The liquid inside looked dull until he tilted it. Then it caught the light in a thin green line.

One tube, probably too small to buy back a single street. Still enough for Command to send men into a city they had already written off.

He packed it in foam and clipped the case inside his chest pouch.

Halden checked the empty racks behind him. "The backups were moved before we got here. Somebody had time to clean this place out."

"Then we live long enough to make that somebody explain where they went."

The front gate buckled.

The sound traveled through the building frame, low and ugly.

Vale came over comms. His breathing had changed. "I can hold the hall for maybe half a minute if I lie for morale."

"Fall back to corridor B while the door still gives you a choice," Dorian said. "Nobody buys time alone unless I say their name first."

"Captain, you already gave me a leadership role. Let me be terrible at it."

Gunfire cut through the rest.

Dorian ran with Halden and Merrit behind him. At the bend, Vale had braced one shoulder into the security door and was firing one handed through a gap that grew each time the frame bent. His bitten arm hung close to his side. His mask was cracked near the mouth.

Halden shoved Dorian toward the emergency exit.

"Take the vial out now, Captain, because this corridor is finished."

Dorian grabbed his vest. "Do not make my order for me."

Halden's eyes were red above the mask. Not crying. Smoke, strain, maybe both. "Then make the order faster, because Elias deserves more than a dead father guarding a freezer."

Dorian's hand tightened on him.

For one stupid heartbeat, he thought of Elias at the apartment table, ten years old and trying to cut ration cake evenly because his mother had taught him waste was a sin. Dorian had been home for three days that year. Three days, and he had spent one of them asleep in a chair with his boots on.

The security frame tore loose.

Merrit yanked Dorian back by the armor strap.

Dorian released Halden because the vial was against his chest and the men behind him had already spent the price.

He ran.

The emergency doors opened into hot air and ash. Merrit stumbled through after him. Behind them, Halden fired in short bursts until the rhythm broke.

Then came the small metal click every soldier learned to recognize before he learned to pray.

The blast sealed the hallway with dust.

Dorian stood in the service alley outside Meridian Bio Storage, one hand on the wall, the other over the case in his chest pouch. Merrit bent beside a drain and tried to vomit through his mask.

Dorian opened the command channel.

"Prime Control, Captain Kael has one partial Aegis sample from Meridian. Third Retrieval is down to two living personnel, and we need extraction from the south service alley."

Static answered.

A woman came on after it. Not his handler. Too rested. Too careful with each word.
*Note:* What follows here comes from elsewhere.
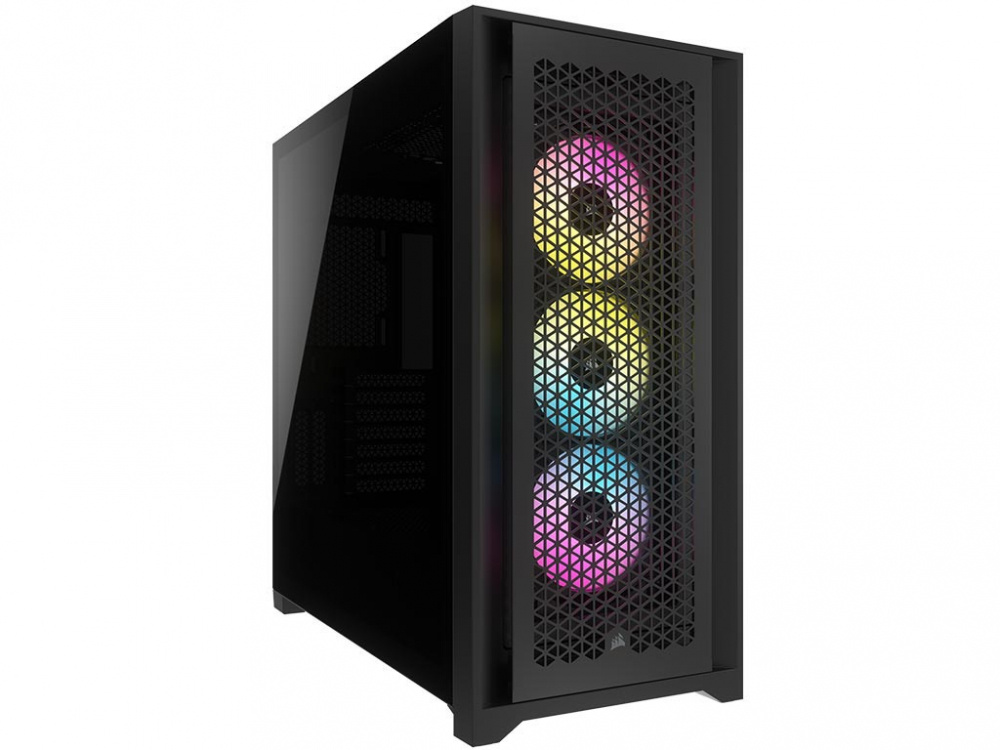 Gabinete Corsair iCUE 5000D RGB AIRFLOW con Ventana, Midi-Tower, ATX, USB 3.2, sin Fuente, 3 Ventiladores RGB Instalados, Negro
"Captain Kael, Prime has accepted receipt of your retrieval report. Cradle quarantine has now moved to permanent status, and no recovery assets remain assigned to your sector."

Merrit looked at him.

Dorian kept the channel open. "Use smaller words for the men who died while you were changing labels."
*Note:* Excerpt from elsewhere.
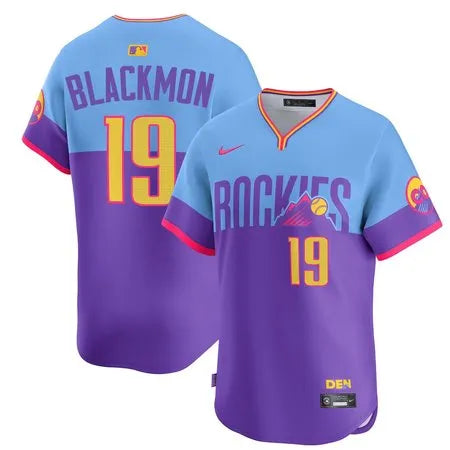 Youth Colorado Rockies #19 Charlie Blackmon
Purple/Light Blue 2025 City Connect Elite Player Jersey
The woman took a breath near her microphone. He heard paper move on her end, which made him hate her more than the message.

"Prime Planet is severing contact with Cradle, and your position is beyond recovery."
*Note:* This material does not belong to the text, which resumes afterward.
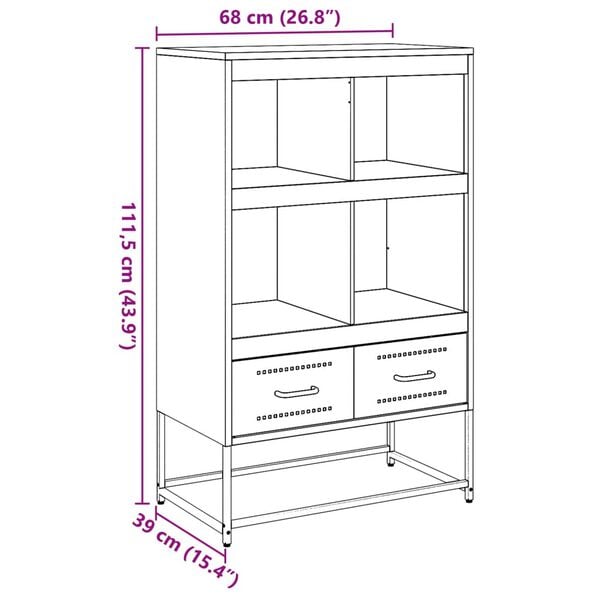 vidaXL Highboard Black 68.5x39x111.5 cm Steel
The vial pressed cold against his ribs.

Dorian looked at the emergency doors. Dust leaked through the seams where Halden had bought him a few seconds with his life. Beyond the alley, the street kept making its awful city sounds. Fire. Metal. Feet dragging where feet should have been still.

He pictured Elias because he could not stop himself. Officers always talked about discipline when they meant a child had learned to make grief quiet. Dorian remembered the real boy instead, licking frosting off a knife when he thought no one was watching, then standing too straight when Dorian noticed.

"The stipend goes to Elias Kael," Dorian said. "No committee delay, no memorial conversion, and no academy bond unless he asks for it when he is old enough to know what you are selling. Send money first, and send it today."

"Your request has been logged, Captain. Prime thanks you for your service."

The line went dead.

Merrit sank against the alley wall.

Dorian stayed on his feet because the street had heard the blast, and the city was already turning toward them.